Did you know that fashion is in fact, the 2nd largest polluter in the world and contributes to the detriment of the environment? The garment production industry produces 20% of global wastewater and 10% of the world’s carbon emissions, which equates to more than all international flights and maritime shipping. Moreover, textile dying contributes to fashion being the 2nd largest polluter of water in the world as it takes around 2,000 gallons of water to make a typical pair of jeans.
As consumers, we may not always be able to take on the enormous companies responsible for environmental damage when mass producing garments, but we can take a responsible and mindful approach to the way in which we consume. It's easy to get caught up in technical terms and dismiss whatever we don’t understand...
By no means do we have to forgo our fashion lust lists! However, it's worth taking a few moments to understand some of the terms in fashion in order to be more mindful and environmentally friendly in our sartorial choices:
Starting with the term many are confused about: Sustainable Fashion. Sustainability is a rather broad term within the fashion industry at present, and has been thrown about rather carelessly as of late... What the term often refers to is a particular approach when creating garments: from design, production and consumption, it ensure that little or no damage is caused to the environment throughout the whole process. Sustainability also refers to reusing and recycling products, and in this case garments, to extend their lifespan and where phrases like “Buy less, wear more,” come from.
Fast fashion is a result of the “trickle-down” effect, which states that fashion flows from the upper classes to the lower classes within society – each being influenced by a higher social class. Where this sounds rather archaic, it is demonstrated via fast fashion when new trends from high end designers are knocked off and sold within weeks of designer launches, on the high street and cheaper online retailers.

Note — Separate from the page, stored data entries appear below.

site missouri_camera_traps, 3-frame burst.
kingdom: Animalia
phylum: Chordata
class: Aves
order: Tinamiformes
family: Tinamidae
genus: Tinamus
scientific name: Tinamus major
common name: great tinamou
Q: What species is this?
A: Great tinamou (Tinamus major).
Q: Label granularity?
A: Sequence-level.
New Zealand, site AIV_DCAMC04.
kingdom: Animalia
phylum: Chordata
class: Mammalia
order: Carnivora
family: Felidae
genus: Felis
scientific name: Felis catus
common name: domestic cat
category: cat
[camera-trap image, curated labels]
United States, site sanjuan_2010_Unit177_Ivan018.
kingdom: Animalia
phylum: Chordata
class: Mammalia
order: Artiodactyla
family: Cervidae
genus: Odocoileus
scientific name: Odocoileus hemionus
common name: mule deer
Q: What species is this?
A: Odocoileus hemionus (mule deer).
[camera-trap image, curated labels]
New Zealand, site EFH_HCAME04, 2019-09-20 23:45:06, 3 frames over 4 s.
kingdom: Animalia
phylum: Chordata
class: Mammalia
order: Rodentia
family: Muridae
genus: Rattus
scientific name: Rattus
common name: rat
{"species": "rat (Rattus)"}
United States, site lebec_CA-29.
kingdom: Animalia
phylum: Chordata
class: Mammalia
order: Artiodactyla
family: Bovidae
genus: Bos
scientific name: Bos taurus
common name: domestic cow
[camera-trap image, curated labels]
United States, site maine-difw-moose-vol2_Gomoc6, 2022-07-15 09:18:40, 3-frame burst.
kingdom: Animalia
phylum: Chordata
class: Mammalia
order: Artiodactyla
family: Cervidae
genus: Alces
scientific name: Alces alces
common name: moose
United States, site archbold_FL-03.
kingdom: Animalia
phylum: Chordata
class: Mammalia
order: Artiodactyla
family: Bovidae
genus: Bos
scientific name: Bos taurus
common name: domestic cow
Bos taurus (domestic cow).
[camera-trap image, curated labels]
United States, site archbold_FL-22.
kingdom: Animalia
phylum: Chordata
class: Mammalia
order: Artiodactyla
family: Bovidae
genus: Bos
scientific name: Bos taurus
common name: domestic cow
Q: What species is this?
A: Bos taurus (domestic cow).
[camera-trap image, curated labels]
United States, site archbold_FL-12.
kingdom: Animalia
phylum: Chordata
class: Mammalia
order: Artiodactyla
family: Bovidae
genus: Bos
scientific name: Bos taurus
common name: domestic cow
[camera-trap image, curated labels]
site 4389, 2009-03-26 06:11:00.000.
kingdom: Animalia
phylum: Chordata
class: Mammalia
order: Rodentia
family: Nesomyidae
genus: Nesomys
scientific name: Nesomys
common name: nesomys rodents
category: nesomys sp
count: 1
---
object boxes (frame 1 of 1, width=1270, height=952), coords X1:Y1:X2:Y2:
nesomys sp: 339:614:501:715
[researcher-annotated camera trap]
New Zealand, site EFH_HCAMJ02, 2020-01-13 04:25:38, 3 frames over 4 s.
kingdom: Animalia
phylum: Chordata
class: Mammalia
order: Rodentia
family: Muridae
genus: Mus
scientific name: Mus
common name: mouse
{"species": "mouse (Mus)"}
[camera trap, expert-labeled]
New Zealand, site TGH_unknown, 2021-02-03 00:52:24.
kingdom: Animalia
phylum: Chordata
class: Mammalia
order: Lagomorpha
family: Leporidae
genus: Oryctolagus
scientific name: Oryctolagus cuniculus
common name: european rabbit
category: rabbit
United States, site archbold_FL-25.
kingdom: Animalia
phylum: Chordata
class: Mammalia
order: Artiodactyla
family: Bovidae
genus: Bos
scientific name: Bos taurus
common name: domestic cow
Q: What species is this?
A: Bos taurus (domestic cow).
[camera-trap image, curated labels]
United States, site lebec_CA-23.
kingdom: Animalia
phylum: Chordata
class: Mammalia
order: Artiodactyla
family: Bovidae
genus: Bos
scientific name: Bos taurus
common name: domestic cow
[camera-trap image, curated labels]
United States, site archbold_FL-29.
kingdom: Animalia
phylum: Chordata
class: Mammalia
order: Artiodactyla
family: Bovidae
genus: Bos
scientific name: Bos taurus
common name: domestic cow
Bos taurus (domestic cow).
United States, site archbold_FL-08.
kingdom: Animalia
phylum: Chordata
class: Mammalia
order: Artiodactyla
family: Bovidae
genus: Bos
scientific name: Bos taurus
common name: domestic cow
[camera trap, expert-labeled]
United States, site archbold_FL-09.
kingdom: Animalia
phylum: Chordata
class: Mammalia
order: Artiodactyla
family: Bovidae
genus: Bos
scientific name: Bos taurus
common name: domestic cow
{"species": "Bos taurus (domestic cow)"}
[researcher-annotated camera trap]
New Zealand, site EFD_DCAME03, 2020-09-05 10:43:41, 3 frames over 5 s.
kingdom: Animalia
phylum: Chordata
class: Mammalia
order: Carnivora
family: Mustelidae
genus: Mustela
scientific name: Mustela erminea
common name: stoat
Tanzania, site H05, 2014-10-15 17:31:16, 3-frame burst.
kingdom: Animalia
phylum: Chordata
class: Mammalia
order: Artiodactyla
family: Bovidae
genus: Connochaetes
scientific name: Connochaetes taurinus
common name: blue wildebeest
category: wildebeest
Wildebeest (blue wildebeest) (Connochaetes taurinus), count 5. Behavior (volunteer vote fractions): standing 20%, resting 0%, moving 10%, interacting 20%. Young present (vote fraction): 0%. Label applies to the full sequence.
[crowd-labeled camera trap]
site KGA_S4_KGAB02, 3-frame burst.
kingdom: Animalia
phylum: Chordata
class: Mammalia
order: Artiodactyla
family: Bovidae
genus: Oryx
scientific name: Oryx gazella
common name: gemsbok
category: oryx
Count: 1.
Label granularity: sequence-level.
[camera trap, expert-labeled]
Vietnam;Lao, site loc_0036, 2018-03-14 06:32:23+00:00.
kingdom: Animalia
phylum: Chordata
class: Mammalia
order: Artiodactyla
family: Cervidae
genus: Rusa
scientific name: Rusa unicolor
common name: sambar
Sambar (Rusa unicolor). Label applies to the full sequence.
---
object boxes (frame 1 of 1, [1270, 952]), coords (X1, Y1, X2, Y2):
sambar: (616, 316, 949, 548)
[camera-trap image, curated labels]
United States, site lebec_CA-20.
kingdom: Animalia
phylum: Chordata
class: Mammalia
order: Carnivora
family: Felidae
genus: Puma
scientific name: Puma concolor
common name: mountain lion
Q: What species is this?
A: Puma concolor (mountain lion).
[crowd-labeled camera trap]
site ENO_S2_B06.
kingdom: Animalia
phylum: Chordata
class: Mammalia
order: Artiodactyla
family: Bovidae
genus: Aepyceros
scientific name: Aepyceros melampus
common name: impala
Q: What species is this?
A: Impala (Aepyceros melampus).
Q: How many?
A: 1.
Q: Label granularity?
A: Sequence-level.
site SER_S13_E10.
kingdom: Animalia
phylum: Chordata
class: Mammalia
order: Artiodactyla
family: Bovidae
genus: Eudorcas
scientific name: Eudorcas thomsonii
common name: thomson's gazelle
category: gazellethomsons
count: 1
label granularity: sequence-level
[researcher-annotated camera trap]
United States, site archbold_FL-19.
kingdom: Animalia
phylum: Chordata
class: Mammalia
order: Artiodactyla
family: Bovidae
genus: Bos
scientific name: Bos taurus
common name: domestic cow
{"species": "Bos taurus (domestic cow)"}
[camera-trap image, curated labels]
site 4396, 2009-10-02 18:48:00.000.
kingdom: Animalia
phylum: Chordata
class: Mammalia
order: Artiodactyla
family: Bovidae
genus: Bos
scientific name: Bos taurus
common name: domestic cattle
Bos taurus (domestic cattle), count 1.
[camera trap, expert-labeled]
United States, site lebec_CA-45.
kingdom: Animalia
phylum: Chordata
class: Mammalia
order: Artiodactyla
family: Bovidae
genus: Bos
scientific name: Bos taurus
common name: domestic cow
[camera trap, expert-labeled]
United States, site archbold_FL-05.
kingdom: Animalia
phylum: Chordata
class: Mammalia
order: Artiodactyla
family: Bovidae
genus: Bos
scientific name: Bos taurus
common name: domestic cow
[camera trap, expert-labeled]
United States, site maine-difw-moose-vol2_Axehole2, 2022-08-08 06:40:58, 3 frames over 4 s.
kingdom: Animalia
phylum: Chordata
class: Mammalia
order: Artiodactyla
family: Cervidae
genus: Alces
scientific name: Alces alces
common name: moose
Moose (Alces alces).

Though it is lucrative, affordable and tempting for all, the fast fashion industry is hugely detrimental to the environment and results in waste, overproduction, the overworking of factory workers, unfair pay, un-ethical trade and more.
In direct comparison, there is slow fashion, which is a great way to be mindful and responsible. Slow fashion is in the hands of the consumer, and begins with them making a choice to consume less, invest in high quality garments, shoes and accessories, and make them last. It is the foundation of classic dressing, curating a personal sense of style over buying into trends that don’t last.
A term often used in the beauty and cosmetics industry and usually means that the cruelty-free products were not tested on animals. Like “sustainability,” it is also a term that is used rather loosely. For example, did you know that a lot of products that state they are “cruelty-free”, could have been tested on animals whilst being formulated, but the end product may not have been? Or that the testing of the products were carried out in a country where laws on animal welfare aren’t as stringent? If you want to be more mindful about cruelty free products, the strictest company on the matter, The Coalition for Consumer Information on Cosmetics (CCIC)’s Leaping Bunny Program and logo has all the information you would need.
Being ethical is mostly relevant to the people making our garments and shoes. There are hundreds of clothing companies who say that their garments are produced ethically, simply because they are obeying local labor laws. What consumers can consider when purchasing from certain brands is their belief that the company they are purchasing from is treating their factory workers with respect and paying them fairly. Being ethical means that we must look deeper into humanizing fashion and remembering that there are people who have hand made the clothes we are wearing.
When we think of anything being “organic”, we automatically think it has positive connotations. In fashion, organic fabrics are often those that are manufactured without the use of harmful pesticides, fertilizers or chemicals. Where this is positive – it may not necessarily be ethical! It could be that the cotton could have been picked by an underpaid worker, or a child who is not permitted to work. It should also be noted that the term “organic,” in the matter of fashion, may be predisposed to dyes and other toxins which could have harmful effects on the health of the people dealing with the fabric at a later stage of production.
It's fair to say that nearly all of us have been victims of “greenwashing,” and this is a practice many major high street retailers use to mislead consumers about their “social and environmental beliefs.” High street retailers tend to use terms such as “sustainable” and “organic” to appeal to the market and in a way, make them feel less guilty about indulging in fast fashion!
With social media and the entire internet at our fingertips, we may be able to do our research when it comes to being greenwashed or misled into purchasing products that aren’t so environmentally friendly, making us better and mindful consumers!